Harvey and Irma are tragedies, and their consequences might be felt for years. But you can help in this small and delicious way, by eating sustainable seafood from the Gulf of Mexico.
Snyder is campaign director at Oceana, a nonprofit ocean conservation and advocacy organization.
SEAFOODNEWS.COM [CBC News] Karissa Donkin, Shane Fowler - October 9, 2017
The fishing industry says it's looking for a solution to help prevent North Atlantic right whales from enduring painful, and sometimes deadly, entanglements with fishing gear.
The Maritime Fishermen's Union says a longer snow crab fishing season and an unprecedented number of right whales in the Gulf of St.

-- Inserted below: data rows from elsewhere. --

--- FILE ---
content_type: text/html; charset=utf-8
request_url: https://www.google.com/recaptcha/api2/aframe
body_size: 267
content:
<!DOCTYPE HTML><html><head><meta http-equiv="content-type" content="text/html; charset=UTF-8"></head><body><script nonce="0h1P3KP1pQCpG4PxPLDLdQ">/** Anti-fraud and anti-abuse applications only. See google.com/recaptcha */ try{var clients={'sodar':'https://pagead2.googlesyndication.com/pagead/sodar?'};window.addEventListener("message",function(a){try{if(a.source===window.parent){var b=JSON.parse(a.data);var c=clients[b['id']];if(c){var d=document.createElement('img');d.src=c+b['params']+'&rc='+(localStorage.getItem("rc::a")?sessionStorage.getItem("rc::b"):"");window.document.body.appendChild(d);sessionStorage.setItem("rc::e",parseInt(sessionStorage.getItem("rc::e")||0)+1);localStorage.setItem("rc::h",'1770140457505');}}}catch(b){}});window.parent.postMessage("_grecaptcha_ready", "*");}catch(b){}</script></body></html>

Lawrence created a "perfect storm" this year for a massive die-off.
Twelve right whales have been found dead in Canadian waters, and another three have washed up on the east coast of the United States.
One of the right whales found dead off Canadian shores has been confirmed dead as a result of being entangled in fishing gear.

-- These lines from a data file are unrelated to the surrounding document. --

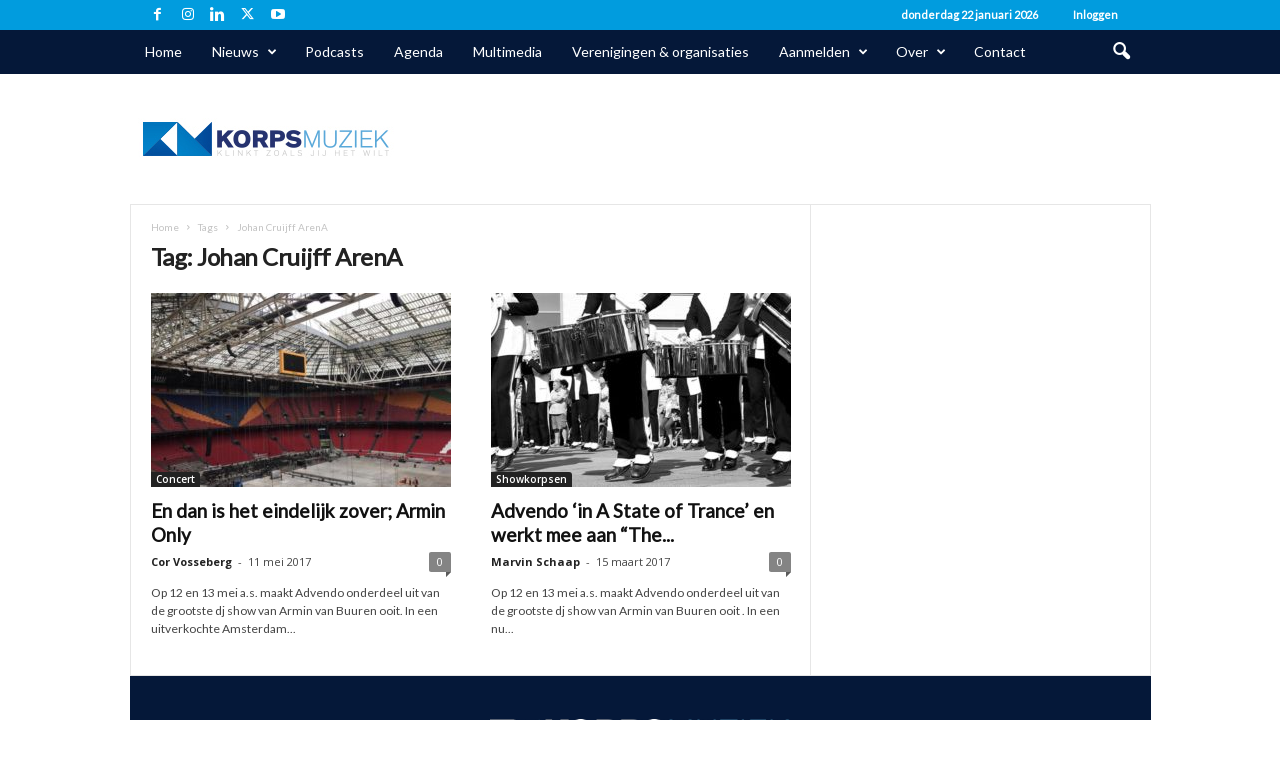

--- FILE ---
content_type: text/html; charset=utf-8
request_url: https://www.google.com/recaptcha/api2/aframe
body_size: 266
content:
<!DOCTYPE HTML><html><head><meta http-equiv="content-type" content="text/html; charset=UTF-8"></head><body><script nonce="srf7kdnejfMNcguJuZ3KyQ">/** Anti-fraud and anti-abuse applications only. See google.com/recaptcha */ try{var clients={'sodar':'https://pagead2.googlesyndication.com/pagead/sodar?'};window.addEventListener("message",function(a){try{if(a.source===window.parent){var b=JSON.parse(a.data);var c=clients[b['id']];if(c){var d=document.createElement('img');d.src=c+b['params']+'&rc='+(localStorage.getItem("rc::a")?sessionStorage.getItem("rc::b"):"");window.document.body.appendChild(d);sessionStorage.setItem("rc::e",parseInt(sessionStorage.getItem("rc::e")||0)+1);localStorage.setItem("rc::h",'1769070859968');}}}catch(b){}});window.parent.postMessage("_grecaptcha_ready", "*");}catch(b){}</script></body></html>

Entanglement is also the suspected cause of death of a two-year-old right whale found in September, covered in deep cuts from heavy ropes.

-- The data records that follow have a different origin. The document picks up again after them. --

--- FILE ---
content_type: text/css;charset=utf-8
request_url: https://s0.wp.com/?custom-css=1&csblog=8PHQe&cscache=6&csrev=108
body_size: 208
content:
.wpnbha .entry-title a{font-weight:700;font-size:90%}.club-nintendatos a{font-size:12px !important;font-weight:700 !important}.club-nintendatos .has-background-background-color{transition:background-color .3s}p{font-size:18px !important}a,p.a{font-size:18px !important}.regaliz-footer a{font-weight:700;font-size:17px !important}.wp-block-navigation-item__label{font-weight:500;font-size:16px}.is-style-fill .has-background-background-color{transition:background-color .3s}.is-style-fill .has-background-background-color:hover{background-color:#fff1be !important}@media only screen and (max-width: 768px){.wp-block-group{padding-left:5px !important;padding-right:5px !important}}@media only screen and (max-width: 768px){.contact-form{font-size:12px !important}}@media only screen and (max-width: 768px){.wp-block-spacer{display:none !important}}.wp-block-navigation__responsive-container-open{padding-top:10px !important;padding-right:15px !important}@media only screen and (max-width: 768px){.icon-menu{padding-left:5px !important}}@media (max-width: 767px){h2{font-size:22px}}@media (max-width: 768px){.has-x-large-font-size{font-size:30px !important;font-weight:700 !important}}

"This is not something that we had hoped for," said Martin Mallet, interim executive director with the Maritime Fishermen's Union.
"This is a bad, bad thing for the whales, and for the industry."
At least five other whales have been spotted entangled in fishing gear but haven't died from those injuries.
Some entangled whales will carry gear for months, suffering before they slowly succumb to their injuries.
"Our association is being proactive with this issue and there are some consultations that will be going forward with the Department of Fisheries and Oceans as soon as early November," Mallet said.
'Mixed feelings' about speed limit
Ship strikes were the most common cause of death for endangered right whales during the deadly summer.
Scientists who performed necropsies found the animals with internal blunt force trauma.
The federal government has vowed to do whatever it takes to save the endangered species.
Because of larger quotas this year, the snow crab season was longer than usual, although Fisheries and Oceans closed the season a few days early in places as risks to whales in the gulf grew.
The government has also forced large vessels to slow down in the Gulf of St. Lawrence.
Industry players say they have "mixed feelings" about the new 10-knot speed limit in a large zone of the gulf.
"I've heard concerns for sure," said Serge Buy, CEO of the Canadian Ferry Association.
A ferry delivering goods to Newfoundland and Labrador has started charging customers a new surcharge to recoup costs associated with slowing down, Buy said.
"But I've also heard a clear statement that our sector stands by measures that are there to protect the whales, as long the measures are well-founded in science."
Extra costs and longer trips
For the shipping industry, the slowdown zone means vessels could find themselves burning more fuel and paying extra labour costs.
A large container ship carrying manufacturer goods typically travels at 18 knots, according to Sonia Simard, the director of legislative and environmental affairs for the Shipping Federation of Canada.
Slowing down to 10 knots could add an extra five to eight hours to a one-way trip, Simard said. Her organization represents international vessels that ship goods in and out of Canada for industries such as mining and forestry.
Despite the added costs, Simard said the shipping industry plans to follow the rules.
"It costs money but at the same time, we certainly as an industry understand the need to ensure that vessels and whales, they can safely co-exist."
Simard said the shipping industry will work with the federal government to find a solution for the future and is open to moving the shipping corridor.
Ships that break the speed limit could face fines of up to $25,000.
Transport Canada has already penalized vessels for going too fast. The Canadian Coast Guard and a cruise ship were both fined $6,000 in September.
The speed limit is expected to be in place until right whales migrate for the winter, something that could happen as late as December.